Contes Chevêches

par
Oscar Dassetto

Le Septentrion

17 juillet 2014

CORIOLAN Jean-Baptiste (vers 1590 ou en 1595-1649), Monstre porc marin, gravure sur bois, illus­tra­tion pour Monstrorum his­to­ria cum Paralipomenis his­to­riae omnium ani­ma­lium [Histoire na­tu­relle des monstres incluant des omissions de l’Histoire na­tu­relle de tous les animaux], Ulisse Aldrovandi (1522-1605), Bologne, 1642, Gallica

Une ombre gigantesque émerge parfois du fin fond des bois, lorsque le jour touche à la nuit et que le ciel se confond avec la canopée. Un froid qui n’appartient à aucun climat glisse doucement entre les troncs sans rencontrer de résistance. Les peuples des bois, pétrifiés et silencieux, attendent immobiles.

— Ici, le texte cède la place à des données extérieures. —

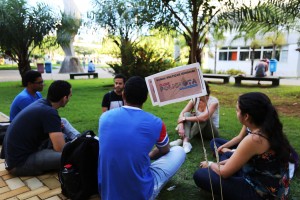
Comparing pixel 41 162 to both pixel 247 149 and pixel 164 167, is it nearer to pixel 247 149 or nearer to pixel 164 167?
pixel 164 167

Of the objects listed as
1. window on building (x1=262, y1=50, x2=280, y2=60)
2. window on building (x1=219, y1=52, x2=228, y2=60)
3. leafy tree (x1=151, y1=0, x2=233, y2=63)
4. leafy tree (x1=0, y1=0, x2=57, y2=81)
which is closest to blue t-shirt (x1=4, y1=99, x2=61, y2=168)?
leafy tree (x1=151, y1=0, x2=233, y2=63)

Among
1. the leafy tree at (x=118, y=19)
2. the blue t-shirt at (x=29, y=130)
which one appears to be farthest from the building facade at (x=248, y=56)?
the blue t-shirt at (x=29, y=130)

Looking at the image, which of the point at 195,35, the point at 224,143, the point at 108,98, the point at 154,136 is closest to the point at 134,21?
Answer: the point at 195,35

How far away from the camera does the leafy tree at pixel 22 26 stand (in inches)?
438

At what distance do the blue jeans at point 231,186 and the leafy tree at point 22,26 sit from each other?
36.4ft

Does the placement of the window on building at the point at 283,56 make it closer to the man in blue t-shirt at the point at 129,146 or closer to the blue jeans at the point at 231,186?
the blue jeans at the point at 231,186

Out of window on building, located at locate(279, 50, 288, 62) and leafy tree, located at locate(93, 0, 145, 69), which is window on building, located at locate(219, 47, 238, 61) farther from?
leafy tree, located at locate(93, 0, 145, 69)

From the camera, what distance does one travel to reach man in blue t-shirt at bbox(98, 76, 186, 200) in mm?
2064

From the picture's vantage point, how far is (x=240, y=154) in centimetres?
211

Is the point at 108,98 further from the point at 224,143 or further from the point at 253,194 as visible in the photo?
the point at 253,194

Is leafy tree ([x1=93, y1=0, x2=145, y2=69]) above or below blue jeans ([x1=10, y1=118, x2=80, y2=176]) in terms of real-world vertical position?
above

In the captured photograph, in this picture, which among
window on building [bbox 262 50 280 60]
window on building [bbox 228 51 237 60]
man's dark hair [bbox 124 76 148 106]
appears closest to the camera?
man's dark hair [bbox 124 76 148 106]

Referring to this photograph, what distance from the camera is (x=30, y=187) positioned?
9.80ft

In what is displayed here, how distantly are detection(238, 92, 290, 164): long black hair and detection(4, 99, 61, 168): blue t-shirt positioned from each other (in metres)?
1.92
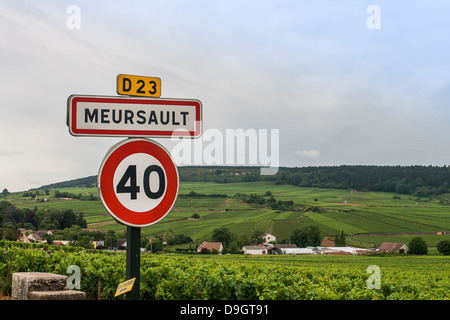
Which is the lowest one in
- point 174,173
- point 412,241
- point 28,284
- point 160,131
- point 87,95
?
point 412,241

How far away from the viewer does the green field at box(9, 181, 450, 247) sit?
103500 millimetres

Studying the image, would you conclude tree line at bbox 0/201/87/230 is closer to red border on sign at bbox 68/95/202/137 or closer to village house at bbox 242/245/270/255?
village house at bbox 242/245/270/255

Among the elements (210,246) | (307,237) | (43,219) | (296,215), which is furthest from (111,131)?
(296,215)

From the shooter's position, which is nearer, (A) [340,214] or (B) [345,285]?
(B) [345,285]

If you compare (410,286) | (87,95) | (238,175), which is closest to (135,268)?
(87,95)

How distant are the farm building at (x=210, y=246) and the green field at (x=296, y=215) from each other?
15.0ft

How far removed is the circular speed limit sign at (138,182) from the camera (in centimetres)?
284

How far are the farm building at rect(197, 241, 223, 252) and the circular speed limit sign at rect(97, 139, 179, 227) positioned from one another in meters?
87.4

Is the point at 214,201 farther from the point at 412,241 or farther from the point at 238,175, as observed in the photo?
the point at 412,241

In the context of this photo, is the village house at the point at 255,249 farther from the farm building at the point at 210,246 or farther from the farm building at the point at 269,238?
the farm building at the point at 269,238

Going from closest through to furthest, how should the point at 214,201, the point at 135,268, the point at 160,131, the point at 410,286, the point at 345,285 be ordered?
the point at 135,268, the point at 160,131, the point at 345,285, the point at 410,286, the point at 214,201

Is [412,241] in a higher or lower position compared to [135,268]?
lower

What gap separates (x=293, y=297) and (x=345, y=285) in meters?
2.20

L’ombre grossit petit à petit, c’est une masse obscure qui engloutit des arbres entiers et progresse lentement. La lumière qui s’écoule du ciel projette par endroit des halos bleutés. La créature est informe et massive, on lui devine à peine une vaste bouche figée dans un rictus inexpressif.

À son passage la vie s’estompe et pâlit, même les sons paraissent assourdis. Tout se fige et suit du regard cet être du temps suspendu. Il empeste l’angoisse et le chagrin, il empeste la peur.

Les renards audacieux, les paons solaires, les cerfs glorieux, les mulots chétifs et misérables : tous sont terrés et tous recroquevillés. Ils souffrent de regarder mais ne peuvent se résoudre à se détourner. Ils contemplent avec dégoût.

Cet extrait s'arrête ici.